### Instructions to follow
Pull out every line in the items below that contains the word "with". Case counts.

### Records for this exercise
----

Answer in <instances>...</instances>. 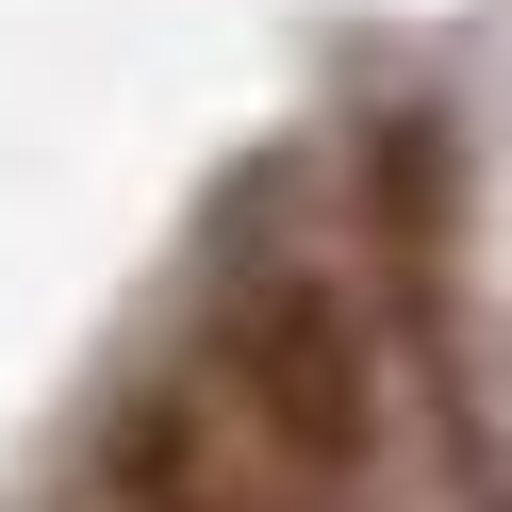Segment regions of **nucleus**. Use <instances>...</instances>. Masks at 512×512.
Wrapping results in <instances>:
<instances>
[{
  "instance_id": "1",
  "label": "nucleus",
  "mask_w": 512,
  "mask_h": 512,
  "mask_svg": "<svg viewBox=\"0 0 512 512\" xmlns=\"http://www.w3.org/2000/svg\"><path fill=\"white\" fill-rule=\"evenodd\" d=\"M166 364L199 380V397L232 413L265 463H298L331 512L364 496V430H380V413H364V314H347L331 265H248L232 298L166 347Z\"/></svg>"
},
{
  "instance_id": "2",
  "label": "nucleus",
  "mask_w": 512,
  "mask_h": 512,
  "mask_svg": "<svg viewBox=\"0 0 512 512\" xmlns=\"http://www.w3.org/2000/svg\"><path fill=\"white\" fill-rule=\"evenodd\" d=\"M100 512H331V496H314L298 463H265V446L166 364V380H133L116 430H100Z\"/></svg>"
}]
</instances>
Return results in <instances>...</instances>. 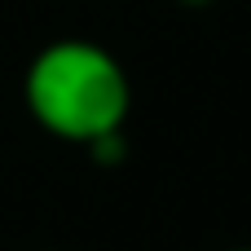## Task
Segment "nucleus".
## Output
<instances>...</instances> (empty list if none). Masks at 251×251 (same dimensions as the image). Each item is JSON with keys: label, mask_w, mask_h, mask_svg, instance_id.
I'll list each match as a JSON object with an SVG mask.
<instances>
[{"label": "nucleus", "mask_w": 251, "mask_h": 251, "mask_svg": "<svg viewBox=\"0 0 251 251\" xmlns=\"http://www.w3.org/2000/svg\"><path fill=\"white\" fill-rule=\"evenodd\" d=\"M22 101L49 137L88 150L93 141L124 132L132 110V79L124 62L97 40L62 35L26 62Z\"/></svg>", "instance_id": "obj_1"}, {"label": "nucleus", "mask_w": 251, "mask_h": 251, "mask_svg": "<svg viewBox=\"0 0 251 251\" xmlns=\"http://www.w3.org/2000/svg\"><path fill=\"white\" fill-rule=\"evenodd\" d=\"M88 154H93L97 163H119V159L128 154V146H124V132H115V137H101V141H93V146H88Z\"/></svg>", "instance_id": "obj_2"}, {"label": "nucleus", "mask_w": 251, "mask_h": 251, "mask_svg": "<svg viewBox=\"0 0 251 251\" xmlns=\"http://www.w3.org/2000/svg\"><path fill=\"white\" fill-rule=\"evenodd\" d=\"M225 251H251V247H225Z\"/></svg>", "instance_id": "obj_3"}]
</instances>
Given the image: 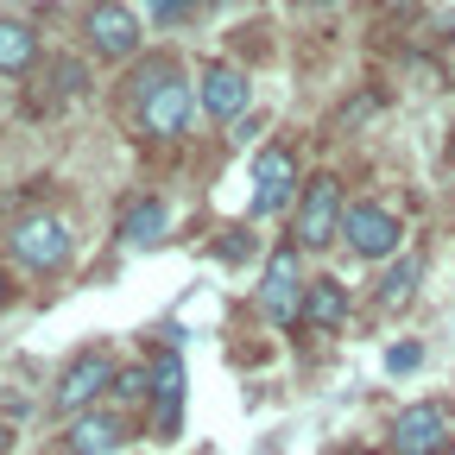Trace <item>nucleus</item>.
<instances>
[{"instance_id": "2eb2a0df", "label": "nucleus", "mask_w": 455, "mask_h": 455, "mask_svg": "<svg viewBox=\"0 0 455 455\" xmlns=\"http://www.w3.org/2000/svg\"><path fill=\"white\" fill-rule=\"evenodd\" d=\"M341 316H348V291H341V278H310V291H304V323H310V329H335Z\"/></svg>"}, {"instance_id": "1a4fd4ad", "label": "nucleus", "mask_w": 455, "mask_h": 455, "mask_svg": "<svg viewBox=\"0 0 455 455\" xmlns=\"http://www.w3.org/2000/svg\"><path fill=\"white\" fill-rule=\"evenodd\" d=\"M341 241H348L361 259H392L405 247V221L379 203H348V221H341Z\"/></svg>"}, {"instance_id": "a211bd4d", "label": "nucleus", "mask_w": 455, "mask_h": 455, "mask_svg": "<svg viewBox=\"0 0 455 455\" xmlns=\"http://www.w3.org/2000/svg\"><path fill=\"white\" fill-rule=\"evenodd\" d=\"M253 228H221V235H215V259L221 266H241V259H253Z\"/></svg>"}, {"instance_id": "f257e3e1", "label": "nucleus", "mask_w": 455, "mask_h": 455, "mask_svg": "<svg viewBox=\"0 0 455 455\" xmlns=\"http://www.w3.org/2000/svg\"><path fill=\"white\" fill-rule=\"evenodd\" d=\"M127 101H133V127L146 140H178L190 127V108H196V89L184 83L178 64H164V57H152V64L127 83Z\"/></svg>"}, {"instance_id": "412c9836", "label": "nucleus", "mask_w": 455, "mask_h": 455, "mask_svg": "<svg viewBox=\"0 0 455 455\" xmlns=\"http://www.w3.org/2000/svg\"><path fill=\"white\" fill-rule=\"evenodd\" d=\"M298 7H335V0H298Z\"/></svg>"}, {"instance_id": "39448f33", "label": "nucleus", "mask_w": 455, "mask_h": 455, "mask_svg": "<svg viewBox=\"0 0 455 455\" xmlns=\"http://www.w3.org/2000/svg\"><path fill=\"white\" fill-rule=\"evenodd\" d=\"M114 367L101 348H83V355H70V367L57 373V386H51V405L64 411V418H83V411H95V398H108L114 392Z\"/></svg>"}, {"instance_id": "20e7f679", "label": "nucleus", "mask_w": 455, "mask_h": 455, "mask_svg": "<svg viewBox=\"0 0 455 455\" xmlns=\"http://www.w3.org/2000/svg\"><path fill=\"white\" fill-rule=\"evenodd\" d=\"M7 247L26 272H64L76 259V235H70V221H57V215H26L7 235Z\"/></svg>"}, {"instance_id": "4be33fe9", "label": "nucleus", "mask_w": 455, "mask_h": 455, "mask_svg": "<svg viewBox=\"0 0 455 455\" xmlns=\"http://www.w3.org/2000/svg\"><path fill=\"white\" fill-rule=\"evenodd\" d=\"M0 449H7V430H0Z\"/></svg>"}, {"instance_id": "0eeeda50", "label": "nucleus", "mask_w": 455, "mask_h": 455, "mask_svg": "<svg viewBox=\"0 0 455 455\" xmlns=\"http://www.w3.org/2000/svg\"><path fill=\"white\" fill-rule=\"evenodd\" d=\"M83 38H89V51L101 57V64H127V57L140 51V13L127 7V0H95V7L83 13Z\"/></svg>"}, {"instance_id": "f8f14e48", "label": "nucleus", "mask_w": 455, "mask_h": 455, "mask_svg": "<svg viewBox=\"0 0 455 455\" xmlns=\"http://www.w3.org/2000/svg\"><path fill=\"white\" fill-rule=\"evenodd\" d=\"M164 228H171L164 196H133V209L121 215V228H114V241H121V247H158Z\"/></svg>"}, {"instance_id": "dca6fc26", "label": "nucleus", "mask_w": 455, "mask_h": 455, "mask_svg": "<svg viewBox=\"0 0 455 455\" xmlns=\"http://www.w3.org/2000/svg\"><path fill=\"white\" fill-rule=\"evenodd\" d=\"M418 278H424V259H418V253H405V259H398V266L379 278V304H411Z\"/></svg>"}, {"instance_id": "f3484780", "label": "nucleus", "mask_w": 455, "mask_h": 455, "mask_svg": "<svg viewBox=\"0 0 455 455\" xmlns=\"http://www.w3.org/2000/svg\"><path fill=\"white\" fill-rule=\"evenodd\" d=\"M114 411H133V405H146V398H152V367H121V373H114Z\"/></svg>"}, {"instance_id": "f03ea898", "label": "nucleus", "mask_w": 455, "mask_h": 455, "mask_svg": "<svg viewBox=\"0 0 455 455\" xmlns=\"http://www.w3.org/2000/svg\"><path fill=\"white\" fill-rule=\"evenodd\" d=\"M341 221H348V196H341V178L335 171H316V178L304 184L298 209H291V241L304 253H323L335 235H341Z\"/></svg>"}, {"instance_id": "7ed1b4c3", "label": "nucleus", "mask_w": 455, "mask_h": 455, "mask_svg": "<svg viewBox=\"0 0 455 455\" xmlns=\"http://www.w3.org/2000/svg\"><path fill=\"white\" fill-rule=\"evenodd\" d=\"M304 291H310V278H304V247H272L266 259V278H259V316L278 323V329H291L304 323Z\"/></svg>"}, {"instance_id": "aec40b11", "label": "nucleus", "mask_w": 455, "mask_h": 455, "mask_svg": "<svg viewBox=\"0 0 455 455\" xmlns=\"http://www.w3.org/2000/svg\"><path fill=\"white\" fill-rule=\"evenodd\" d=\"M7 298H13V284H7V272H0V304H7Z\"/></svg>"}, {"instance_id": "ddd939ff", "label": "nucleus", "mask_w": 455, "mask_h": 455, "mask_svg": "<svg viewBox=\"0 0 455 455\" xmlns=\"http://www.w3.org/2000/svg\"><path fill=\"white\" fill-rule=\"evenodd\" d=\"M152 411H158V430H178V411H184V361L178 355L152 361Z\"/></svg>"}, {"instance_id": "9b49d317", "label": "nucleus", "mask_w": 455, "mask_h": 455, "mask_svg": "<svg viewBox=\"0 0 455 455\" xmlns=\"http://www.w3.org/2000/svg\"><path fill=\"white\" fill-rule=\"evenodd\" d=\"M121 443H127L121 411H83V418H70V430H64V449H70V455H121Z\"/></svg>"}, {"instance_id": "9d476101", "label": "nucleus", "mask_w": 455, "mask_h": 455, "mask_svg": "<svg viewBox=\"0 0 455 455\" xmlns=\"http://www.w3.org/2000/svg\"><path fill=\"white\" fill-rule=\"evenodd\" d=\"M196 101H203L209 121H228V127H235L241 114H247V101H253V76H247L241 64H203Z\"/></svg>"}, {"instance_id": "4468645a", "label": "nucleus", "mask_w": 455, "mask_h": 455, "mask_svg": "<svg viewBox=\"0 0 455 455\" xmlns=\"http://www.w3.org/2000/svg\"><path fill=\"white\" fill-rule=\"evenodd\" d=\"M32 64H38L32 20H7V13H0V76H26Z\"/></svg>"}, {"instance_id": "423d86ee", "label": "nucleus", "mask_w": 455, "mask_h": 455, "mask_svg": "<svg viewBox=\"0 0 455 455\" xmlns=\"http://www.w3.org/2000/svg\"><path fill=\"white\" fill-rule=\"evenodd\" d=\"M455 443V411L436 398H418L392 418V455H449Z\"/></svg>"}, {"instance_id": "6ab92c4d", "label": "nucleus", "mask_w": 455, "mask_h": 455, "mask_svg": "<svg viewBox=\"0 0 455 455\" xmlns=\"http://www.w3.org/2000/svg\"><path fill=\"white\" fill-rule=\"evenodd\" d=\"M418 348H424V341H398V348L386 355V373H418V367H424V355H418Z\"/></svg>"}, {"instance_id": "6e6552de", "label": "nucleus", "mask_w": 455, "mask_h": 455, "mask_svg": "<svg viewBox=\"0 0 455 455\" xmlns=\"http://www.w3.org/2000/svg\"><path fill=\"white\" fill-rule=\"evenodd\" d=\"M298 196H304V184H298V158L284 152V146H266V152L253 158V221L298 209Z\"/></svg>"}]
</instances>
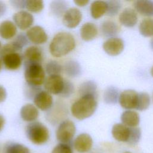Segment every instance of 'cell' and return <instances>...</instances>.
<instances>
[{
    "instance_id": "6da1fadb",
    "label": "cell",
    "mask_w": 153,
    "mask_h": 153,
    "mask_svg": "<svg viewBox=\"0 0 153 153\" xmlns=\"http://www.w3.org/2000/svg\"><path fill=\"white\" fill-rule=\"evenodd\" d=\"M75 45V38L71 33L60 32L53 38L49 45V50L53 56L62 57L74 50Z\"/></svg>"
},
{
    "instance_id": "7a4b0ae2",
    "label": "cell",
    "mask_w": 153,
    "mask_h": 153,
    "mask_svg": "<svg viewBox=\"0 0 153 153\" xmlns=\"http://www.w3.org/2000/svg\"><path fill=\"white\" fill-rule=\"evenodd\" d=\"M96 98L91 96L81 97L71 106V112L73 117L79 120L91 117L97 107Z\"/></svg>"
},
{
    "instance_id": "3957f363",
    "label": "cell",
    "mask_w": 153,
    "mask_h": 153,
    "mask_svg": "<svg viewBox=\"0 0 153 153\" xmlns=\"http://www.w3.org/2000/svg\"><path fill=\"white\" fill-rule=\"evenodd\" d=\"M25 79L27 84L39 87L45 81V71L39 63L25 62Z\"/></svg>"
},
{
    "instance_id": "277c9868",
    "label": "cell",
    "mask_w": 153,
    "mask_h": 153,
    "mask_svg": "<svg viewBox=\"0 0 153 153\" xmlns=\"http://www.w3.org/2000/svg\"><path fill=\"white\" fill-rule=\"evenodd\" d=\"M26 135L30 141L36 145L46 143L50 136L47 127L39 121L31 122L27 125Z\"/></svg>"
},
{
    "instance_id": "5b68a950",
    "label": "cell",
    "mask_w": 153,
    "mask_h": 153,
    "mask_svg": "<svg viewBox=\"0 0 153 153\" xmlns=\"http://www.w3.org/2000/svg\"><path fill=\"white\" fill-rule=\"evenodd\" d=\"M76 132L74 123L69 120H64L59 125L56 131V138L60 143H69Z\"/></svg>"
},
{
    "instance_id": "8992f818",
    "label": "cell",
    "mask_w": 153,
    "mask_h": 153,
    "mask_svg": "<svg viewBox=\"0 0 153 153\" xmlns=\"http://www.w3.org/2000/svg\"><path fill=\"white\" fill-rule=\"evenodd\" d=\"M65 79L60 75H49L44 82V88L50 94H59L62 91Z\"/></svg>"
},
{
    "instance_id": "52a82bcc",
    "label": "cell",
    "mask_w": 153,
    "mask_h": 153,
    "mask_svg": "<svg viewBox=\"0 0 153 153\" xmlns=\"http://www.w3.org/2000/svg\"><path fill=\"white\" fill-rule=\"evenodd\" d=\"M82 14L81 11L76 8H70L67 10L62 18L63 25L70 29L76 27L81 22Z\"/></svg>"
},
{
    "instance_id": "ba28073f",
    "label": "cell",
    "mask_w": 153,
    "mask_h": 153,
    "mask_svg": "<svg viewBox=\"0 0 153 153\" xmlns=\"http://www.w3.org/2000/svg\"><path fill=\"white\" fill-rule=\"evenodd\" d=\"M138 98V93L133 90H126L121 93L119 103L121 106L126 109H136Z\"/></svg>"
},
{
    "instance_id": "9c48e42d",
    "label": "cell",
    "mask_w": 153,
    "mask_h": 153,
    "mask_svg": "<svg viewBox=\"0 0 153 153\" xmlns=\"http://www.w3.org/2000/svg\"><path fill=\"white\" fill-rule=\"evenodd\" d=\"M123 41L119 38H109L103 44V49L108 54L115 56L120 54L124 50Z\"/></svg>"
},
{
    "instance_id": "30bf717a",
    "label": "cell",
    "mask_w": 153,
    "mask_h": 153,
    "mask_svg": "<svg viewBox=\"0 0 153 153\" xmlns=\"http://www.w3.org/2000/svg\"><path fill=\"white\" fill-rule=\"evenodd\" d=\"M26 35L31 42L36 44H43L48 40V35L44 29L40 26H34L29 28Z\"/></svg>"
},
{
    "instance_id": "8fae6325",
    "label": "cell",
    "mask_w": 153,
    "mask_h": 153,
    "mask_svg": "<svg viewBox=\"0 0 153 153\" xmlns=\"http://www.w3.org/2000/svg\"><path fill=\"white\" fill-rule=\"evenodd\" d=\"M14 24L21 30H26L30 28L34 18L31 13L25 10H20L16 13L13 16Z\"/></svg>"
},
{
    "instance_id": "7c38bea8",
    "label": "cell",
    "mask_w": 153,
    "mask_h": 153,
    "mask_svg": "<svg viewBox=\"0 0 153 153\" xmlns=\"http://www.w3.org/2000/svg\"><path fill=\"white\" fill-rule=\"evenodd\" d=\"M33 103L37 108L44 111L48 110L52 106L53 99L50 93L41 90L34 97Z\"/></svg>"
},
{
    "instance_id": "4fadbf2b",
    "label": "cell",
    "mask_w": 153,
    "mask_h": 153,
    "mask_svg": "<svg viewBox=\"0 0 153 153\" xmlns=\"http://www.w3.org/2000/svg\"><path fill=\"white\" fill-rule=\"evenodd\" d=\"M2 63L6 69L14 71L18 69L22 63V57L18 52H11L1 56Z\"/></svg>"
},
{
    "instance_id": "5bb4252c",
    "label": "cell",
    "mask_w": 153,
    "mask_h": 153,
    "mask_svg": "<svg viewBox=\"0 0 153 153\" xmlns=\"http://www.w3.org/2000/svg\"><path fill=\"white\" fill-rule=\"evenodd\" d=\"M93 145V139L91 136L87 133L79 134L74 141L75 149L80 153H84L90 151Z\"/></svg>"
},
{
    "instance_id": "9a60e30c",
    "label": "cell",
    "mask_w": 153,
    "mask_h": 153,
    "mask_svg": "<svg viewBox=\"0 0 153 153\" xmlns=\"http://www.w3.org/2000/svg\"><path fill=\"white\" fill-rule=\"evenodd\" d=\"M137 15L136 11L129 8H126L120 13L119 21L121 24L127 27H131L137 22Z\"/></svg>"
},
{
    "instance_id": "2e32d148",
    "label": "cell",
    "mask_w": 153,
    "mask_h": 153,
    "mask_svg": "<svg viewBox=\"0 0 153 153\" xmlns=\"http://www.w3.org/2000/svg\"><path fill=\"white\" fill-rule=\"evenodd\" d=\"M20 115L23 121L31 123L38 118L39 111L35 105L31 103H27L21 108Z\"/></svg>"
},
{
    "instance_id": "e0dca14e",
    "label": "cell",
    "mask_w": 153,
    "mask_h": 153,
    "mask_svg": "<svg viewBox=\"0 0 153 153\" xmlns=\"http://www.w3.org/2000/svg\"><path fill=\"white\" fill-rule=\"evenodd\" d=\"M112 134L115 140L119 142H127L130 136V127L123 124H115L112 128Z\"/></svg>"
},
{
    "instance_id": "ac0fdd59",
    "label": "cell",
    "mask_w": 153,
    "mask_h": 153,
    "mask_svg": "<svg viewBox=\"0 0 153 153\" xmlns=\"http://www.w3.org/2000/svg\"><path fill=\"white\" fill-rule=\"evenodd\" d=\"M17 26L11 20H4L0 23V36L4 39H10L17 33Z\"/></svg>"
},
{
    "instance_id": "d6986e66",
    "label": "cell",
    "mask_w": 153,
    "mask_h": 153,
    "mask_svg": "<svg viewBox=\"0 0 153 153\" xmlns=\"http://www.w3.org/2000/svg\"><path fill=\"white\" fill-rule=\"evenodd\" d=\"M25 62L41 63L42 60V52L39 47L32 45L27 47L23 53Z\"/></svg>"
},
{
    "instance_id": "ffe728a7",
    "label": "cell",
    "mask_w": 153,
    "mask_h": 153,
    "mask_svg": "<svg viewBox=\"0 0 153 153\" xmlns=\"http://www.w3.org/2000/svg\"><path fill=\"white\" fill-rule=\"evenodd\" d=\"M97 33V26L91 22L85 23L80 29L81 38L85 41H90L94 39L96 37Z\"/></svg>"
},
{
    "instance_id": "44dd1931",
    "label": "cell",
    "mask_w": 153,
    "mask_h": 153,
    "mask_svg": "<svg viewBox=\"0 0 153 153\" xmlns=\"http://www.w3.org/2000/svg\"><path fill=\"white\" fill-rule=\"evenodd\" d=\"M63 70L66 75L71 78L78 77L82 73L81 66L75 60L66 61L63 66Z\"/></svg>"
},
{
    "instance_id": "7402d4cb",
    "label": "cell",
    "mask_w": 153,
    "mask_h": 153,
    "mask_svg": "<svg viewBox=\"0 0 153 153\" xmlns=\"http://www.w3.org/2000/svg\"><path fill=\"white\" fill-rule=\"evenodd\" d=\"M121 120L123 124L128 127H136L140 122V117L137 112L127 110L123 112Z\"/></svg>"
},
{
    "instance_id": "603a6c76",
    "label": "cell",
    "mask_w": 153,
    "mask_h": 153,
    "mask_svg": "<svg viewBox=\"0 0 153 153\" xmlns=\"http://www.w3.org/2000/svg\"><path fill=\"white\" fill-rule=\"evenodd\" d=\"M108 5L103 1H93L90 5V14L94 19H97L106 13Z\"/></svg>"
},
{
    "instance_id": "cb8c5ba5",
    "label": "cell",
    "mask_w": 153,
    "mask_h": 153,
    "mask_svg": "<svg viewBox=\"0 0 153 153\" xmlns=\"http://www.w3.org/2000/svg\"><path fill=\"white\" fill-rule=\"evenodd\" d=\"M135 10L142 15L145 16H153V1H137L134 3Z\"/></svg>"
},
{
    "instance_id": "d4e9b609",
    "label": "cell",
    "mask_w": 153,
    "mask_h": 153,
    "mask_svg": "<svg viewBox=\"0 0 153 153\" xmlns=\"http://www.w3.org/2000/svg\"><path fill=\"white\" fill-rule=\"evenodd\" d=\"M100 30L104 36L112 38L118 33L119 27L114 22L106 20L102 22L100 26Z\"/></svg>"
},
{
    "instance_id": "484cf974",
    "label": "cell",
    "mask_w": 153,
    "mask_h": 153,
    "mask_svg": "<svg viewBox=\"0 0 153 153\" xmlns=\"http://www.w3.org/2000/svg\"><path fill=\"white\" fill-rule=\"evenodd\" d=\"M81 97L91 96L97 97V85L93 81H87L82 82L78 89Z\"/></svg>"
},
{
    "instance_id": "4316f807",
    "label": "cell",
    "mask_w": 153,
    "mask_h": 153,
    "mask_svg": "<svg viewBox=\"0 0 153 153\" xmlns=\"http://www.w3.org/2000/svg\"><path fill=\"white\" fill-rule=\"evenodd\" d=\"M68 4L64 1H53L50 5V10L51 13L56 17H61L67 11Z\"/></svg>"
},
{
    "instance_id": "83f0119b",
    "label": "cell",
    "mask_w": 153,
    "mask_h": 153,
    "mask_svg": "<svg viewBox=\"0 0 153 153\" xmlns=\"http://www.w3.org/2000/svg\"><path fill=\"white\" fill-rule=\"evenodd\" d=\"M139 32L145 37L153 36V19L146 18L142 20L139 27Z\"/></svg>"
},
{
    "instance_id": "f1b7e54d",
    "label": "cell",
    "mask_w": 153,
    "mask_h": 153,
    "mask_svg": "<svg viewBox=\"0 0 153 153\" xmlns=\"http://www.w3.org/2000/svg\"><path fill=\"white\" fill-rule=\"evenodd\" d=\"M120 94L118 89L113 86L108 87L104 92V101L108 104H114L119 100Z\"/></svg>"
},
{
    "instance_id": "f546056e",
    "label": "cell",
    "mask_w": 153,
    "mask_h": 153,
    "mask_svg": "<svg viewBox=\"0 0 153 153\" xmlns=\"http://www.w3.org/2000/svg\"><path fill=\"white\" fill-rule=\"evenodd\" d=\"M4 153H30L26 146L18 143H9L4 149Z\"/></svg>"
},
{
    "instance_id": "4dcf8cb0",
    "label": "cell",
    "mask_w": 153,
    "mask_h": 153,
    "mask_svg": "<svg viewBox=\"0 0 153 153\" xmlns=\"http://www.w3.org/2000/svg\"><path fill=\"white\" fill-rule=\"evenodd\" d=\"M63 71V66L56 60H50L45 65V72L49 75H60Z\"/></svg>"
},
{
    "instance_id": "1f68e13d",
    "label": "cell",
    "mask_w": 153,
    "mask_h": 153,
    "mask_svg": "<svg viewBox=\"0 0 153 153\" xmlns=\"http://www.w3.org/2000/svg\"><path fill=\"white\" fill-rule=\"evenodd\" d=\"M44 5V2L41 0H26L25 8L26 10L32 13H38L42 11Z\"/></svg>"
},
{
    "instance_id": "d6a6232c",
    "label": "cell",
    "mask_w": 153,
    "mask_h": 153,
    "mask_svg": "<svg viewBox=\"0 0 153 153\" xmlns=\"http://www.w3.org/2000/svg\"><path fill=\"white\" fill-rule=\"evenodd\" d=\"M150 97L148 94L146 93H138L137 102L136 109L139 111L146 110L149 106Z\"/></svg>"
},
{
    "instance_id": "836d02e7",
    "label": "cell",
    "mask_w": 153,
    "mask_h": 153,
    "mask_svg": "<svg viewBox=\"0 0 153 153\" xmlns=\"http://www.w3.org/2000/svg\"><path fill=\"white\" fill-rule=\"evenodd\" d=\"M106 3L108 5L106 15L114 16L117 14L121 7V2L118 1H106Z\"/></svg>"
},
{
    "instance_id": "e575fe53",
    "label": "cell",
    "mask_w": 153,
    "mask_h": 153,
    "mask_svg": "<svg viewBox=\"0 0 153 153\" xmlns=\"http://www.w3.org/2000/svg\"><path fill=\"white\" fill-rule=\"evenodd\" d=\"M12 42L20 51L25 46L27 45L29 39L26 34L24 33H20Z\"/></svg>"
},
{
    "instance_id": "d590c367",
    "label": "cell",
    "mask_w": 153,
    "mask_h": 153,
    "mask_svg": "<svg viewBox=\"0 0 153 153\" xmlns=\"http://www.w3.org/2000/svg\"><path fill=\"white\" fill-rule=\"evenodd\" d=\"M141 136V131L139 128L130 127V136L127 143L131 145H134L139 141Z\"/></svg>"
},
{
    "instance_id": "8d00e7d4",
    "label": "cell",
    "mask_w": 153,
    "mask_h": 153,
    "mask_svg": "<svg viewBox=\"0 0 153 153\" xmlns=\"http://www.w3.org/2000/svg\"><path fill=\"white\" fill-rule=\"evenodd\" d=\"M74 90L75 87L73 83L70 81L65 79L64 86L62 91L60 94V96L65 98H68L72 95V94L74 92Z\"/></svg>"
},
{
    "instance_id": "74e56055",
    "label": "cell",
    "mask_w": 153,
    "mask_h": 153,
    "mask_svg": "<svg viewBox=\"0 0 153 153\" xmlns=\"http://www.w3.org/2000/svg\"><path fill=\"white\" fill-rule=\"evenodd\" d=\"M51 153H73V151L69 143H59L53 148Z\"/></svg>"
},
{
    "instance_id": "f35d334b",
    "label": "cell",
    "mask_w": 153,
    "mask_h": 153,
    "mask_svg": "<svg viewBox=\"0 0 153 153\" xmlns=\"http://www.w3.org/2000/svg\"><path fill=\"white\" fill-rule=\"evenodd\" d=\"M41 91L39 87H35L33 85H30L27 84L26 89L25 90V92L26 93V96L29 99L34 98L35 95Z\"/></svg>"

----

### Result for this exercise
<instances>...</instances> (empty list if none). Masks at 251×251 (same dimensions as the image). Each item is JSON with keys: label, mask_w, mask_h, mask_svg, instance_id.
I'll list each match as a JSON object with an SVG mask.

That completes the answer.